La gangrène avait commencé à prendre. Bien sûr qu’il lui aurait donné une partie de l’argent mais pourquoi ce dernier avait-il tout sali en venant lui réclamer du fric à peine la nouvelle dévoilée, si avide d’avoir sa part ? Il était là le premier signe de mutation, à n’en pas douter. Maxence ne voulait pas rester découvrir la suite, la longue déchéance, le racolage des copains revenant à la charge, les arguments à la mords-moi le nœud qu’ils allaient lui pondre pour le convaincre de donner, cette fausseté amicale pervertie par l’appât du fric… Il savait la puissante déception que provoquerait le constat de la dégradation de leur lien, jour après jour. Il ne voulait pas les voir devenir tout ce qu’il détestait, devenir ce que la fatalité venait de lui fourguer d’un coup de hasard. Il voulait que rien ne change, lui. Il aurait tout donné pour ça…
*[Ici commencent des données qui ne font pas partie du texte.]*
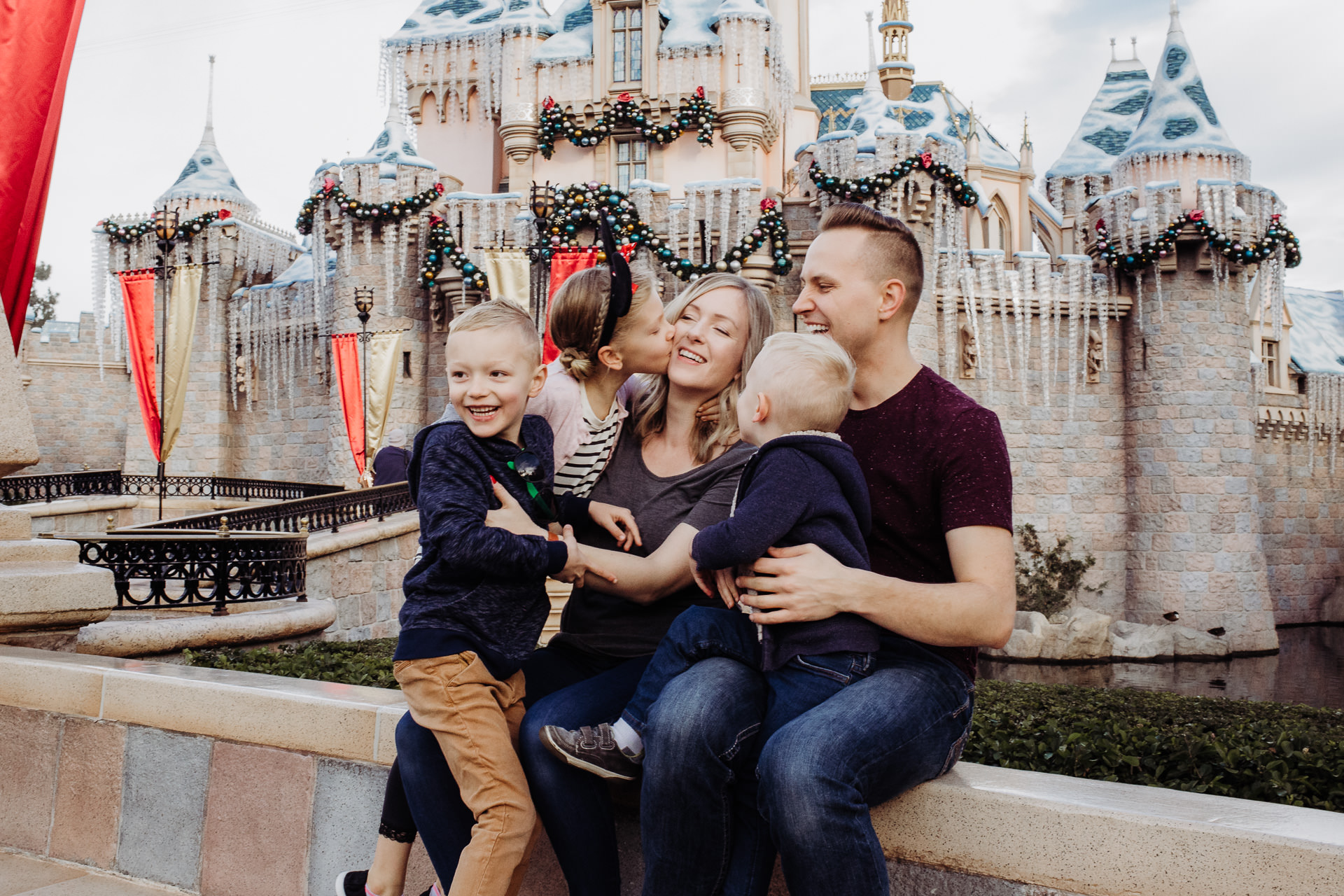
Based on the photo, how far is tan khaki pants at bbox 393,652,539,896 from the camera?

De longues semaines passèrent. Sans lui. Tous le cherchèrent, proches et amis surgis de nulle part, ils s’inquiétèrent, ils espérèrent juste pouvoir lui parler, lui expliquer. Le temps eut raison de leur attente. Maxence avait disparu. Il n’était pas celui qu’on croyait. Après tout ce que chacun avait fait pour lui, ce faux frère ne méritait pas qu’on pense à lui. Alors il fut décidé tacitement de ne plus parler de lui, c’était ce qu’il y avait de mieux à faire et on ne prononça jamais plus son nom, sinon accompagné d’un juron.
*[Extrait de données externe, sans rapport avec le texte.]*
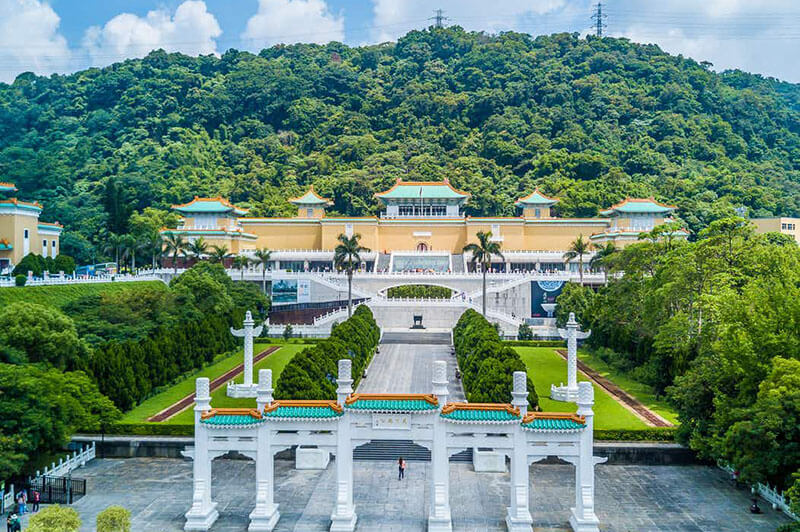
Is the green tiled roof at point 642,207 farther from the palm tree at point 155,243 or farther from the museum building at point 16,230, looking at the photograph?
the museum building at point 16,230

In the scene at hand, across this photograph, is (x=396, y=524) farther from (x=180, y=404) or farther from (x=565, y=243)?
(x=565, y=243)

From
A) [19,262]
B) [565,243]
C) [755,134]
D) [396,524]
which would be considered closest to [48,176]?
[19,262]

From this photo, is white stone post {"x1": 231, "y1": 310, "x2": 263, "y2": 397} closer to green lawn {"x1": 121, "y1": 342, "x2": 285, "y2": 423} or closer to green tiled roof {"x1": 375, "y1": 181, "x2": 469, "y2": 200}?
green lawn {"x1": 121, "y1": 342, "x2": 285, "y2": 423}

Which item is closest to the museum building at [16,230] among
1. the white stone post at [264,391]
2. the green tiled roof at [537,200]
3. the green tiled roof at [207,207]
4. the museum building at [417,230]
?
the museum building at [417,230]

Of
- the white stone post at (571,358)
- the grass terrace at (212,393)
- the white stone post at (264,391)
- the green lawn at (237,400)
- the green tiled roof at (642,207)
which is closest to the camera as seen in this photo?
the white stone post at (264,391)

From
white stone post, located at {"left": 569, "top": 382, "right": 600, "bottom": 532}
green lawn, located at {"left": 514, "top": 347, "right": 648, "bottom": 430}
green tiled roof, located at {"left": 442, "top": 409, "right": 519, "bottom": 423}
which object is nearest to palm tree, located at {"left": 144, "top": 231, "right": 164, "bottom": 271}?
green lawn, located at {"left": 514, "top": 347, "right": 648, "bottom": 430}

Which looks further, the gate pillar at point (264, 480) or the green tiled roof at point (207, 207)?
the green tiled roof at point (207, 207)

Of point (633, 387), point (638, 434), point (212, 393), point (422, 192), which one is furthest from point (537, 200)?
point (638, 434)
Ce fut la justice qui retrouva sa trace au bout de quelques mois de recherche, quand son épouse rongée d’angoisse réclama des dommages et intérêts pour avoir été spoliée du bien commun avec abandon de domicile en sus. Maxence en fit une crise cardiaque qui valut à la veuve de récupérer le reste du pactole. Elle eut le tact toutefois de ne pas se montrer à l’enterrement, question de décence. Hélas pour les vieux copains de Max, Loéva avait mal digéré le camp qu’ils avaient choisi dans ces moments difficiles où son mari et elle avaient fait un break. Ils n’en virent pas la queue d’une cerise. En parlant de queue, pas plus que Ryan devenu obsolète à la suite des résultats annoncés par la Française des jeux un certain vendredi 11 décembre dans les locaux de Boulogne-Billancourt. C’est la vie. Et elle a toujours été une grande joueuse, pleine de facéties. Loéva avait eu l’argent, Max et ses copains avaient eu les boules.